Available records:
━━━━━━━━━━━━━━━━━━━━━━━━━━━━━━
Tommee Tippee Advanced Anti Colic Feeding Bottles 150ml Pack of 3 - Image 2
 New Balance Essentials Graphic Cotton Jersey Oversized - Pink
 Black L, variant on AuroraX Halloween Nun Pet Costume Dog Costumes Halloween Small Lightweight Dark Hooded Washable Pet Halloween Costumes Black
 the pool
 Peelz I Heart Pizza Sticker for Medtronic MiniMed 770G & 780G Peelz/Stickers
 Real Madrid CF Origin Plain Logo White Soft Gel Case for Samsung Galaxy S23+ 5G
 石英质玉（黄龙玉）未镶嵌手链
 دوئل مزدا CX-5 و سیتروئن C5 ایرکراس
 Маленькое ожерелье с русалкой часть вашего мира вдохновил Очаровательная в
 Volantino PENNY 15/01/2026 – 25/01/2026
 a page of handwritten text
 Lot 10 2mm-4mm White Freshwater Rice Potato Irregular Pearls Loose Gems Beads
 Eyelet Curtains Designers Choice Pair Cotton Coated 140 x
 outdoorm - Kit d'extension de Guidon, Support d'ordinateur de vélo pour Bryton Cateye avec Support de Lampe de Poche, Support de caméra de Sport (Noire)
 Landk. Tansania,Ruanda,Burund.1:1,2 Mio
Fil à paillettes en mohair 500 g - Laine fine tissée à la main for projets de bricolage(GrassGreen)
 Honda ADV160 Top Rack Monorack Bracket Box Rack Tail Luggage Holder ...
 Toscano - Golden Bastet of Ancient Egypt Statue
━━━━━━━━━━━━━━━━━━━━━━━━━━━━━━
Work request: Take the entries above and transcribe them exactly as they stand.

Response for this exercise:
Tommee Tippee Advanced Anti Colic Feeding Bottles 150ml Pack of 3 - Image 2
 New Balance Essentials Graphic Cotton Jersey Oversized - Pink
 Black L, variant on AuroraX Halloween Nun Pet Costume Dog Costumes Halloween Small Lightweight Dark Hooded Washable Pet Halloween Costumes Black
 the pool
 Peelz I Heart Pizza Sticker for Medtronic MiniMed 770G & 780G Peelz/Stickers
 Real Madrid CF Origin Plain Logo White Soft Gel Case for Samsung Galaxy S23+ 5G
 石英质玉（黄龙玉）未镶嵌手链
 دوئل مزدا CX-5 و سیتروئن C5 ایرکراس
 Маленькое ожерелье с русалкой часть вашего мира вдохновил Очаровательная в
 Volantino PENNY 15/01/2026 – 25/01/2026
 a page of handwritten text
 Lot 10 2mm-4mm White Freshwater Rice Potato Irregular Pearls Loose Gems Beads
 Eyelet Curtains Designers Choice Pair Cotton Coated 140 x
 outdoorm - Kit d'extension de Guidon, Support d'ordinateur de vélo pour Bryton Cateye avec Support de Lampe de Poche, Support de caméra de Sport (Noire)
 Landk. Tansania,Ruanda,Burund.1:1,2 Mio
Fil à paillettes en mohair 500 g - Laine fine tissée à la main for projets de bricolage(GrassGreen)
 Honda ADV160 Top Rack Monorack Bracket Box Rack Tail Luggage Holder ...
 Toscano - Golden Bastet of Ancient Egypt Statue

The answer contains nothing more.